### [Task brief]
Reproduce the records word for word, starting with the line that contains "Based on what this photo shows, among all of" and continuing through the last line of the records.

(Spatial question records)
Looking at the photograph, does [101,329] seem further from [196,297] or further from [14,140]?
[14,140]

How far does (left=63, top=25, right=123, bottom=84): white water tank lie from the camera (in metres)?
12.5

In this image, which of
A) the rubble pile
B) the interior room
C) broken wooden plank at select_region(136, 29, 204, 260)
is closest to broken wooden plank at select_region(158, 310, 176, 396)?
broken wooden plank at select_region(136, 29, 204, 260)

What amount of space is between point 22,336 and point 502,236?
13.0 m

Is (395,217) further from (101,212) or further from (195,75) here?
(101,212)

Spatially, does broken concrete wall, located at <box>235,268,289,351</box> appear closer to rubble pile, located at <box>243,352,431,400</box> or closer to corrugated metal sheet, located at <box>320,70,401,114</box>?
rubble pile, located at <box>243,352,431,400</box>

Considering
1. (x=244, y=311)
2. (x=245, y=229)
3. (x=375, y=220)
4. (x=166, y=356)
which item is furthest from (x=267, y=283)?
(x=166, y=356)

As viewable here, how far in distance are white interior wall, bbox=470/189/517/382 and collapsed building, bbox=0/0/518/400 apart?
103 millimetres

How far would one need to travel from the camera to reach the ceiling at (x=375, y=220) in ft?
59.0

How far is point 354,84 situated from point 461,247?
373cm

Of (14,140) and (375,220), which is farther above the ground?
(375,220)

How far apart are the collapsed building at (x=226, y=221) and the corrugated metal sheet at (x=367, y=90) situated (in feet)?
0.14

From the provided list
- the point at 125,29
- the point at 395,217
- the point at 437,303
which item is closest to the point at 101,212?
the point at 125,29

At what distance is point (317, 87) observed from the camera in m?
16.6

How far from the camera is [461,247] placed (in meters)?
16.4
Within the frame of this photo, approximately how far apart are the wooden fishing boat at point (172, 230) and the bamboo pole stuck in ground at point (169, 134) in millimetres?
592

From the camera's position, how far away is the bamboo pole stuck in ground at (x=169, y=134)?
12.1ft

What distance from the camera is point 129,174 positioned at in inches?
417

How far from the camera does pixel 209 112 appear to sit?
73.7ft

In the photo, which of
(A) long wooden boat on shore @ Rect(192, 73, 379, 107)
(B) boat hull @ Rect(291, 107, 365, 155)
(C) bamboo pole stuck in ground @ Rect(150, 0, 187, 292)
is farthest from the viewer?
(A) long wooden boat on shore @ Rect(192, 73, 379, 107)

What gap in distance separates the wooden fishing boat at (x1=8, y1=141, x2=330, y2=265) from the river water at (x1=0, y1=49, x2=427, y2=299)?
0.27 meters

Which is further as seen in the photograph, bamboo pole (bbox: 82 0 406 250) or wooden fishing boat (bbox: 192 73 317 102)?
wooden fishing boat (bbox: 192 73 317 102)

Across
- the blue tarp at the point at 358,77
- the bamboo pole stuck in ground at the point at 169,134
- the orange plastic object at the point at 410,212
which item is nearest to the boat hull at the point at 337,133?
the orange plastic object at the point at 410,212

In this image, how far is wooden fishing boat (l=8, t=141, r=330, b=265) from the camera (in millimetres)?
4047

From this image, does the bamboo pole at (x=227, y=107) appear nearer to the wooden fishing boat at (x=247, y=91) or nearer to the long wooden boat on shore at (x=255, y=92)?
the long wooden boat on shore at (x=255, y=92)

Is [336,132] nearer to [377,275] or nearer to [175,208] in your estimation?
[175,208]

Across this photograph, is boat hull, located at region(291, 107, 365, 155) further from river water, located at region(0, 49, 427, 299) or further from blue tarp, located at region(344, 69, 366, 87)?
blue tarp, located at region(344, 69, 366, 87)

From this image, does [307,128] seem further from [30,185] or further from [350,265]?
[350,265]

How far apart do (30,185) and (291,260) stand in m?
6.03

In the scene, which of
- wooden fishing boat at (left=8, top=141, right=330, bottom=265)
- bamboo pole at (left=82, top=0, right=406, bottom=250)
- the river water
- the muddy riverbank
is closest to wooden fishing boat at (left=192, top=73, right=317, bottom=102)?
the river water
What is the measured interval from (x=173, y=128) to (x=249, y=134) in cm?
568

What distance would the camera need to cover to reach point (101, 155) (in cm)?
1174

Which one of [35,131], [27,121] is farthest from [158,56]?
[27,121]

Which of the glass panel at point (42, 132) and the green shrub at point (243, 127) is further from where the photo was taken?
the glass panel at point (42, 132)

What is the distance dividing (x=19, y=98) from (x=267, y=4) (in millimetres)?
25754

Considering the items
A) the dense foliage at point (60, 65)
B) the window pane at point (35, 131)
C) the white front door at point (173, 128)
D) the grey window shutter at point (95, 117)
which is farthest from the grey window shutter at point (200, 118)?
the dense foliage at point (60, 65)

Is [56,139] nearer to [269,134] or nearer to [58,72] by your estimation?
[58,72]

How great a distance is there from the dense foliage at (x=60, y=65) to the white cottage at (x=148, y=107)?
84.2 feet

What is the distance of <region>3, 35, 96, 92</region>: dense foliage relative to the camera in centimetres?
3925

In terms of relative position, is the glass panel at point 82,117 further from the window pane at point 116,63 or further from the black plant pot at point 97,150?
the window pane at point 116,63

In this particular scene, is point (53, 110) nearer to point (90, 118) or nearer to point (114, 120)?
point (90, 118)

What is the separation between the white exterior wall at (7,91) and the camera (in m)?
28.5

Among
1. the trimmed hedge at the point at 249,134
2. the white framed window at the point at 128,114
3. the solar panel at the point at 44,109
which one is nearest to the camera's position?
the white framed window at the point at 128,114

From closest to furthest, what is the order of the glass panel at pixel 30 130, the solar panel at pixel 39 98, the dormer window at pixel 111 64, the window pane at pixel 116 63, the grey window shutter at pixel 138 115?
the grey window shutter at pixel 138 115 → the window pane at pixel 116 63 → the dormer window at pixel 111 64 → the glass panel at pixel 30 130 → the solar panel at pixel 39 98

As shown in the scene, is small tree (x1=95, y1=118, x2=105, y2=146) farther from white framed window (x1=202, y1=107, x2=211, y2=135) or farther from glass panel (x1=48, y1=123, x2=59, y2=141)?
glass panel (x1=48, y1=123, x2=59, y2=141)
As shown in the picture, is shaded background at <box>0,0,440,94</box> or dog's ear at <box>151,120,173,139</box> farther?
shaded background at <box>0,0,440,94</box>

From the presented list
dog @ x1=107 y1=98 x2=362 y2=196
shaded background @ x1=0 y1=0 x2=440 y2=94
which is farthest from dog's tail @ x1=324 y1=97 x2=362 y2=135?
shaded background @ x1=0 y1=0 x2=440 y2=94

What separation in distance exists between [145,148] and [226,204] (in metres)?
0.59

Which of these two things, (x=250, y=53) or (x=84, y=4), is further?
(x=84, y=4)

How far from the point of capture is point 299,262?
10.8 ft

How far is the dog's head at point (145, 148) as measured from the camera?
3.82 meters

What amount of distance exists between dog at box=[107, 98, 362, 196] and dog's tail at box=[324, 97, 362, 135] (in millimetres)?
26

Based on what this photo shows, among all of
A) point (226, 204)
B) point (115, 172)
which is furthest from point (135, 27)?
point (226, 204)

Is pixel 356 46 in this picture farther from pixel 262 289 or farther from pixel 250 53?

### [Output of the task]
Based on what this photo shows, among all of
A) point (226, 204)
B) point (115, 172)
which is furthest from point (135, 27)?
point (226, 204)

Is pixel 356 46 in this picture farther from pixel 262 289 or farther from pixel 250 53?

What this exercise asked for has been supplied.